[Work instruction]
Could you restate every record below word for word?

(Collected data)

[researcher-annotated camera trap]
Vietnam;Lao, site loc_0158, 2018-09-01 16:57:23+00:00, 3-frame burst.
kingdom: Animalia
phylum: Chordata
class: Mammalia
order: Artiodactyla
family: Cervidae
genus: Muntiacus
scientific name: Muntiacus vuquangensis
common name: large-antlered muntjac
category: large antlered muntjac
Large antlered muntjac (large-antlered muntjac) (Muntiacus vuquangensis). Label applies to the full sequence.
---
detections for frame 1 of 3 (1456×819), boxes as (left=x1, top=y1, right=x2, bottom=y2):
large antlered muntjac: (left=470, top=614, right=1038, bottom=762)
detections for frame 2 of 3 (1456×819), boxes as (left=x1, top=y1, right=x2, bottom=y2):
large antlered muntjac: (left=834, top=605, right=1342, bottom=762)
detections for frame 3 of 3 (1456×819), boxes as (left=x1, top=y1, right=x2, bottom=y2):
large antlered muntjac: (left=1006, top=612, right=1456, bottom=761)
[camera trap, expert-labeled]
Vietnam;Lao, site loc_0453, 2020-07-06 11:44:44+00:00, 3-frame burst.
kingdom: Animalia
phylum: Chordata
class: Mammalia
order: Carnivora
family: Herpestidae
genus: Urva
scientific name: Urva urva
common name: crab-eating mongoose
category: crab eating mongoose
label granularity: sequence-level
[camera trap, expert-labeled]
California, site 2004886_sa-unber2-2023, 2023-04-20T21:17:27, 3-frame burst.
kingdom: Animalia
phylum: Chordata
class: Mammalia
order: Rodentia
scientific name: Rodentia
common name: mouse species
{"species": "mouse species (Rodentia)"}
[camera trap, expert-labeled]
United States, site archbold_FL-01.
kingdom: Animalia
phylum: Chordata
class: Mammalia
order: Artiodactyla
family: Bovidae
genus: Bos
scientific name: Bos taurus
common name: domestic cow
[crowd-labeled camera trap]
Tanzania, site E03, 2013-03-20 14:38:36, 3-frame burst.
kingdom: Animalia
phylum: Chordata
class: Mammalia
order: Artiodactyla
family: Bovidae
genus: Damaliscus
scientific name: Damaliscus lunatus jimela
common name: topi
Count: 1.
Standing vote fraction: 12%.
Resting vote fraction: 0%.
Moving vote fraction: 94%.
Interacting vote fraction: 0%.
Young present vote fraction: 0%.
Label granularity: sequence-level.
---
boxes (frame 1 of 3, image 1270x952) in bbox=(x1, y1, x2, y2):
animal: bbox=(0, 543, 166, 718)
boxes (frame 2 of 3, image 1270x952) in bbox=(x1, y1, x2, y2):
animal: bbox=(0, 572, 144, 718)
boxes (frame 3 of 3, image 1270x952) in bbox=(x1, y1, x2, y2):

[Output for this exercise]
[researcher-annotated camera trap]
Vietnam;Lao, site loc_0158, 2018-09-01 16:57:23+00:00, 3-frame burst.
kingdom: Animalia
phylum: Chordata
class: Mammalia
order: Artiodactyla
family: Cervidae
genus: Muntiacus
scientific name: Muntiacus vuquangensis
common name: large-antlered muntjac
category: large antlered muntjac
Large antlered muntjac (large-antlered muntjac) (Muntiacus vuquangensis). Label applies to the full sequence.
---
detections for frame 1 of 3 (1456×819), boxes as (left=x1, top=y1, right=x2, bottom=y2):
large antlered muntjac: (left=470, top=614, right=1038, bottom=762)
detections for frame 2 of 3 (1456×819), boxes as (left=x1, top=y1, right=x2, bottom=y2):
large antlered muntjac: (left=834, top=605, right=1342, bottom=762)
detections for frame 3 of 3 (1456×819), boxes as (left=x1, top=y1, right=x2, bottom=y2):
large antlered muntjac: (left=1006, top=612, right=1456, bottom=761)
[camera trap, expert-labeled]
Vietnam;Lao, site loc_0453, 2020-07-06 11:44:44+00:00, 3-frame burst.
kingdom: Animalia
phylum: Chordata
class: Mammalia
order: Carnivora
family: Herpestidae
genus: Urva
scientific name: Urva urva
common name: crab-eating mongoose
category: crab eating mongoose
label granularity: sequence-level
[camera trap, expert-labeled]
California, site 2004886_sa-unber2-2023, 2023-04-20T21:17:27, 3-frame burst.
kingdom: Animalia
phylum: Chordata
class: Mammalia
order: Rodentia
scientific name: Rodentia
common name: mouse species
{"species": "mouse species (Rodentia)"}
[camera trap, expert-labeled]
United States, site archbold_FL-01.
kingdom: Animalia
phylum: Chordata
class: Mammalia
order: Artiodactyla
family: Bovidae
genus: Bos
scientific name: Bos taurus
common name: domestic cow
[crowd-labeled camera trap]
Tanzania, site E03, 2013-03-20 14:38:36, 3-frame burst.
kingdom: Animalia
phylum: Chordata
class: Mammalia
order: Artiodactyla
family: Bovidae
genus: Damaliscus
scientific name: Damaliscus lunatus jimela
common name: topi
Count: 1.
Standing vote fraction: 12%.
Resting vote fraction: 0%.
Moving vote fraction: 94%.
Interacting vote fraction: 0%.
Young present vote fraction: 0%.
Label granularity: sequence-level.
---
boxes (frame 1 of 3, image 1270x952) in bbox=(x1, y1, x2, y2):
animal: bbox=(0, 543, 166, 718)
boxes (frame 2 of 3, image 1270x952) in bbox=(x1, y1, x2, y2):
animal: bbox=(0, 572, 144, 718)
boxes (frame 3 of 3, image 1270x952) in bbox=(x1, y1, x2, y2):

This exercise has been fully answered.